- [Task statement] To complete the exercise, write out all the data exactly.

- [Recorded data]
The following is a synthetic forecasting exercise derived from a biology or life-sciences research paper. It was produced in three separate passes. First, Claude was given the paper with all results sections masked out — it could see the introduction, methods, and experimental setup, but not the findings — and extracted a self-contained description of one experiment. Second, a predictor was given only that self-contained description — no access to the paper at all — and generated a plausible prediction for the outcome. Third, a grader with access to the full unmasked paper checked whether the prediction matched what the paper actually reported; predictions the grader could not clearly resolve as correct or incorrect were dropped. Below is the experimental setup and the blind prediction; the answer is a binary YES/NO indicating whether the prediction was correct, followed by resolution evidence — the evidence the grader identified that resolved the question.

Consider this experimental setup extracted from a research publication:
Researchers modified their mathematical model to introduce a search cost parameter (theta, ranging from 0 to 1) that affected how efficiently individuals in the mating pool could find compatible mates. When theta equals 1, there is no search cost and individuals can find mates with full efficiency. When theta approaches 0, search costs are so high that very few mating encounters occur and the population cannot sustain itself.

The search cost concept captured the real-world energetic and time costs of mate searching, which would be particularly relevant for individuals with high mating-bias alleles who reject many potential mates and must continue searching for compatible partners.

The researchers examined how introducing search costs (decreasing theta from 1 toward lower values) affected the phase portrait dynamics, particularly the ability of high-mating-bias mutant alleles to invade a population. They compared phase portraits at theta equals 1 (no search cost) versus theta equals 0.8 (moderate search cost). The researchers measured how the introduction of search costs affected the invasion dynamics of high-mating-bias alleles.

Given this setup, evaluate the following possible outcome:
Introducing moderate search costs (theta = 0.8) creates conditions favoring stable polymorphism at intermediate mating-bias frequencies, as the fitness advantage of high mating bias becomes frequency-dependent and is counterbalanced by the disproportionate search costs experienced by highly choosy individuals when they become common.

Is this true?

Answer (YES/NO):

- [Response]
The following is a synthetic forecasting exercise derived from a biology or life-sciences research paper. It was produced in three separate passes. First, Claude was given the paper with all results sections masked out — it could see the introduction, methods, and experimental setup, but not the findings — and extracted a self-contained description of one experiment. Second, a predictor was given only that self-contained description — no access to the paper at all — and generated a plausible prediction for the outcome. Third, a grader with access to the full unmasked paper checked whether the prediction matched what the paper actually reported; predictions the grader could not clearly resolve as correct or incorrect were dropped. Below is the experimental setup and the blind prediction; the answer is a binary YES/NO indicating whether the prediction was correct, followed by resolution evidence — the evidence the grader identified that resolved the question.

Consider this experimental setup extracted from a research publication:
Researchers modified their mathematical model to introduce a search cost parameter (theta, ranging from 0 to 1) that affected how efficiently individuals in the mating pool could find compatible mates. When theta equals 1, there is no search cost and individuals can find mates with full efficiency. When theta approaches 0, search costs are so high that very few mating encounters occur and the population cannot sustain itself.

The search cost concept captured the real-world energetic and time costs of mate searching, which would be particularly relevant for individuals with high mating-bias alleles who reject many potential mates and must continue searching for compatible partners.

The researchers examined how introducing search costs (decreasing theta from 1 toward lower values) affected the phase portrait dynamics, particularly the ability of high-mating-bias mutant alleles to invade a population. They compared phase portraits at theta equals 1 (no search cost) versus theta equals 0.8 (moderate search cost). The researchers measured how the introduction of search costs affected the invasion dynamics of high-mating-bias alleles.

Given this setup, evaluate the following possible outcome:
Introducing moderate search costs (theta = 0.8) creates conditions favoring stable polymorphism at intermediate mating-bias frequencies, as the fitness advantage of high mating bias becomes frequency-dependent and is counterbalanced by the disproportionate search costs experienced by highly choosy individuals when they become common.

Is this true?

Answer (YES/NO):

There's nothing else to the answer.